Preheat oven to 350 degrees F. Grease tops of a 12-cup standard muffin pan, then line with baking liners. Whisk the milk and vinegar together in a measuring cup and set aside for 5 to 10 minutes to curdle. Sift the flour, cornstarch, baking powder, baking soda, and salt together into a large bowl; set aside. In a small bowl, combine the milk mixture, oil, sugar, egg yolk, vanilla, almond extract, and rum, and mix together thoroughly. Add the wet ingredients to the dry, and mix until no large lumps remain [small ones are okay]. Fill cupcake liners 2/3 full and bake cupcakes for 18 to 22 minutes. Transfer to a cooling rack, and let cool completely. While the cupcakes cool, prepare the rum syrup. In a small saucepan, combine the butter, water, and sugar. Cook over medium heat until the butter completely melts and the sugar dissolves. Let reduce slightly, keeping an eye on it so it doesn’t boil over. Remove from the heat and stir in the rum (it may bubble). Let cool for 5 minutes. Cut a cone out of the top of each cooled cupcake and set it to the side. Using a spoon or pastry brush, coat the sides and bottom of the opening with rum syrup, about 2 teaspoons per cupcake. Fill each opening with about 2 teaspoons of pastry cream, place the cut-out cone back on the cupcake, and press down slightly to secure. Finally spread or pipe cream cheese frosting onto each cupcake! Raspberry Pastry Cream Makes about 1 1/2 cups

  • 3/4 cup milk [not skim]
  • 2 large egg yolks
  • 3 Tbsp sugar
  • 2 tsp cornstarch
  • Pinch of salt
  • 1 tsp unsalted butter, softened
  • 1/2 tsp pure vanilla extract
  • 2/3 cup fresh raspberries, coarsely mashed

Heat milk in a small saucepan over moderate heat until hot but not boiling. While milk heats, whisk together yolks, sugar, cornstarch, and salt in a heatproof bowl until smooth. Add 1/4 cup of hot milk to yolk mixture in a stream, whisking, then add remaining milk, whisking constantly. Transfer mixture to saucepan and cook over medium heat, stirring constantly, until thickened and comes to a boil, 5 to 10 minutes. Immediately force custard through a fine-mesh sieve into a clean bowl and stir in butter and vanilla. Chill custard, its surface covered with wax paper, until cold and thickened, at least 3 hours. Stir in mashed raspberries just before use.

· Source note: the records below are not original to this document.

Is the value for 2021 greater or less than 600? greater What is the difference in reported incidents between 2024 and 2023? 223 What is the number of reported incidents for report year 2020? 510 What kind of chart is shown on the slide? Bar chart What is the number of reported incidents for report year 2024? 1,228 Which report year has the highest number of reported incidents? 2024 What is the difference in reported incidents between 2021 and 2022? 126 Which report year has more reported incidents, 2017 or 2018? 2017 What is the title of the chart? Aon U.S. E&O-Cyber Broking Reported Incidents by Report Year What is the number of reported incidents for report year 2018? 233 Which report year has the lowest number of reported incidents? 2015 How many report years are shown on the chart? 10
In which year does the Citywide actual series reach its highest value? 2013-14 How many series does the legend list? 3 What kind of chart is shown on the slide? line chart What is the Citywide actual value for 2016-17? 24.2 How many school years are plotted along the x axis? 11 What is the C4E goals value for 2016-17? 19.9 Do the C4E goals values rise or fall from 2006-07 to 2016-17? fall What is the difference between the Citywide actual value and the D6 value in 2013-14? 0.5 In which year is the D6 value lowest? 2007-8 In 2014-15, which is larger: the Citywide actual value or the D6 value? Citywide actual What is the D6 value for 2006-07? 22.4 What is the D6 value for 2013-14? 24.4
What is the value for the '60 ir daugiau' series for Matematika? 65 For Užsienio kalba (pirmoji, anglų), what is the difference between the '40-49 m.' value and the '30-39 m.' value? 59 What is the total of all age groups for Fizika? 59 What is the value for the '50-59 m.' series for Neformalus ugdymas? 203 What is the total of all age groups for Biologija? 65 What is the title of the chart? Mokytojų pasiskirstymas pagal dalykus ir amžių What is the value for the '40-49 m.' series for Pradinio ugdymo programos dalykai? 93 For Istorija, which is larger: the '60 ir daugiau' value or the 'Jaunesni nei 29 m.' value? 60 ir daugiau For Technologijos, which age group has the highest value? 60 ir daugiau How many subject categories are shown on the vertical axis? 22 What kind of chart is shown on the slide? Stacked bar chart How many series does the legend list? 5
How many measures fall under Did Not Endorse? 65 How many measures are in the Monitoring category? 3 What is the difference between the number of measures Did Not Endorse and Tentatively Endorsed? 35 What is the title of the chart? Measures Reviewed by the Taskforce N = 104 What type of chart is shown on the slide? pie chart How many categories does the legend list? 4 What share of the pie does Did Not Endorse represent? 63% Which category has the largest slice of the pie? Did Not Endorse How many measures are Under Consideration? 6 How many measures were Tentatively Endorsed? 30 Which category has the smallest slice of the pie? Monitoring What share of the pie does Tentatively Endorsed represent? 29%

Pipeable Cream Cheese Frosting

  • 3/4 to 1 cup (1 1/2 to 2 sticks) trans fat-free margarine or butter, room temperature
  • 1 1/2 to 3 cups (6.5 to 13.25 oz.) powdered sugar
  • 1 tsp pure vanilla extract
  • 8 oz. (1 block) vegan or full-fat dairy cream cheese, cold and cut into large chunks

Sift powdered sugar into a small bowl. In a larger mixing bowl, cream the butter, 1 1/2 cups of powdered sugar, and vanilla until thoroughly blended and fluffy. Add the cream cheese, a chunk at a time, beating after each addition (just enough to work it in until it’s smooth). Taste the frosting, adding and beating in more sugar as needed. Be careful to avoid overbeating or the cream cheese may start to break down and become gloppy. If not using immediately, chill until needed, then beat again until smooth just before using.